Exercise aim:
Repeat every entry in the listing below, exactly.

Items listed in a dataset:
|---|
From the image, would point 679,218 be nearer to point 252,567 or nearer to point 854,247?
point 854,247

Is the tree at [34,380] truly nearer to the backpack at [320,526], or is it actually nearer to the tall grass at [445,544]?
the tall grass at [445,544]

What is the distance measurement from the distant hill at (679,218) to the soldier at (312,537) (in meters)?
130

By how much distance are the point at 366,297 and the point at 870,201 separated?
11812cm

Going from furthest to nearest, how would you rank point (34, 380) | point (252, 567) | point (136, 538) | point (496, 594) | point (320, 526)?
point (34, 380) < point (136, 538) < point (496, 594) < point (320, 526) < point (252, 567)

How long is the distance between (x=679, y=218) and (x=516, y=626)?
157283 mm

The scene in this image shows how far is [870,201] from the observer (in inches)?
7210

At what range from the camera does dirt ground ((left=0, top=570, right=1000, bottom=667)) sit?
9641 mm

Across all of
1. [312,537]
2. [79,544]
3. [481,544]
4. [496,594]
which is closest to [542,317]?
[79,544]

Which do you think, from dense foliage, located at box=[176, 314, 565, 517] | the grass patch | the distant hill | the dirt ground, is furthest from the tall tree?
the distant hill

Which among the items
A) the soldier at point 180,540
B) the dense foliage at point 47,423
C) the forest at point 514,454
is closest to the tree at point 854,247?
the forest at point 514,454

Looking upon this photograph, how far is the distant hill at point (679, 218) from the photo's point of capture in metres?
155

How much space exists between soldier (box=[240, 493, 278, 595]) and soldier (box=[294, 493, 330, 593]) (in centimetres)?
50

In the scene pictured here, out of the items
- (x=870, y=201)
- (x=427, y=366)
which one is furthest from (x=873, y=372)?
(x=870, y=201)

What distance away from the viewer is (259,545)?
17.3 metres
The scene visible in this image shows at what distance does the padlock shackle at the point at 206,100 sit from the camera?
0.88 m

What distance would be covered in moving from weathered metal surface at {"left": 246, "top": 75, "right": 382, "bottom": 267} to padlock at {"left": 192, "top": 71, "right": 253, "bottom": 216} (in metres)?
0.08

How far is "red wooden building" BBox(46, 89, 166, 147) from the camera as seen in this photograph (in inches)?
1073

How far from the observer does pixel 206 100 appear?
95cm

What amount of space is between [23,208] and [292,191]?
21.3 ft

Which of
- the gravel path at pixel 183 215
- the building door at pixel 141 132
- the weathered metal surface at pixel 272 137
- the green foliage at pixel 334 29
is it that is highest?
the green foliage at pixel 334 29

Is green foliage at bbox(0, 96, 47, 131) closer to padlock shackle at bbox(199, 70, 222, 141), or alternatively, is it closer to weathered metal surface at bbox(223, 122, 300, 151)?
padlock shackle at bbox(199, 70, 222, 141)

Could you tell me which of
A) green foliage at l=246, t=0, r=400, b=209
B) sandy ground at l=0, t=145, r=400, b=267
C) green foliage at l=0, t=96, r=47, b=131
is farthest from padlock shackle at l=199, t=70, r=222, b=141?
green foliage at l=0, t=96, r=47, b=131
|---|
Solution for this task:
From the image, would point 679,218 be nearer to point 252,567 or nearer to point 854,247?
point 854,247

Is the tree at [34,380] truly nearer to the backpack at [320,526], or is it actually nearer to the tall grass at [445,544]?
the tall grass at [445,544]

What is the distance measurement from the distant hill at (679,218) to the soldier at (312,537) (in meters)?
130

By how much distance are the point at 366,297 and the point at 870,201 separated?
11812cm

Going from furthest to nearest, how would you rank point (34, 380) | point (252, 567) | point (136, 538) | point (496, 594) | point (320, 526)?
point (34, 380) < point (136, 538) < point (496, 594) < point (320, 526) < point (252, 567)

How long is the distance between (x=679, y=218) and (x=516, y=626)?
157283 mm

The scene in this image shows how far is [870,201] from the observer (in inches)?
7210

At what range from the camera does dirt ground ((left=0, top=570, right=1000, bottom=667)) sit?
9641 mm

Across all of
1. [312,537]
2. [79,544]
3. [481,544]
4. [496,594]
which is closest to [542,317]?
[79,544]

Which do you think, from dense foliage, located at box=[176, 314, 565, 517] | the grass patch | the distant hill | the dirt ground, is furthest from the tall tree?
the distant hill

Which among the items
A) the soldier at point 180,540
B) the dense foliage at point 47,423
C) the forest at point 514,454
is closest to the tree at point 854,247?
the forest at point 514,454

Looking upon this photograph, how far is the distant hill at point (679, 218) from the photo's point of capture in metres?
155

How much space exists between soldier (box=[240, 493, 278, 595]) and soldier (box=[294, 493, 330, 593]) (in centimetres)?
50

In the scene pictured here, out of the items
- (x=870, y=201)
- (x=427, y=366)
which one is furthest from (x=873, y=372)?
(x=870, y=201)

What distance away from the viewer is (259,545)?
17.3 metres
The scene visible in this image shows at what distance does the padlock shackle at the point at 206,100 sit from the camera?
0.88 m

What distance would be covered in moving from weathered metal surface at {"left": 246, "top": 75, "right": 382, "bottom": 267} to padlock at {"left": 192, "top": 71, "right": 253, "bottom": 216} (in metres)?
0.08

How far is "red wooden building" BBox(46, 89, 166, 147) from the camera as seen in this photograph (in inches)?
1073

How far from the observer does pixel 206 100 appear?
95cm

What amount of space is between [23,208] and [292,191]?
21.3 ft

Which of
- the gravel path at pixel 183 215
- the building door at pixel 141 132
- the weathered metal surface at pixel 272 137
- the green foliage at pixel 334 29
is it that is highest?
the green foliage at pixel 334 29

Is green foliage at bbox(0, 96, 47, 131) closer to padlock shackle at bbox(199, 70, 222, 141), or alternatively, is it closer to weathered metal surface at bbox(223, 122, 300, 151)?
padlock shackle at bbox(199, 70, 222, 141)

Could you tell me which of
A) green foliage at l=246, t=0, r=400, b=209
B) sandy ground at l=0, t=145, r=400, b=267
C) green foliage at l=0, t=96, r=47, b=131
is farthest from padlock shackle at l=199, t=70, r=222, b=141?
green foliage at l=0, t=96, r=47, b=131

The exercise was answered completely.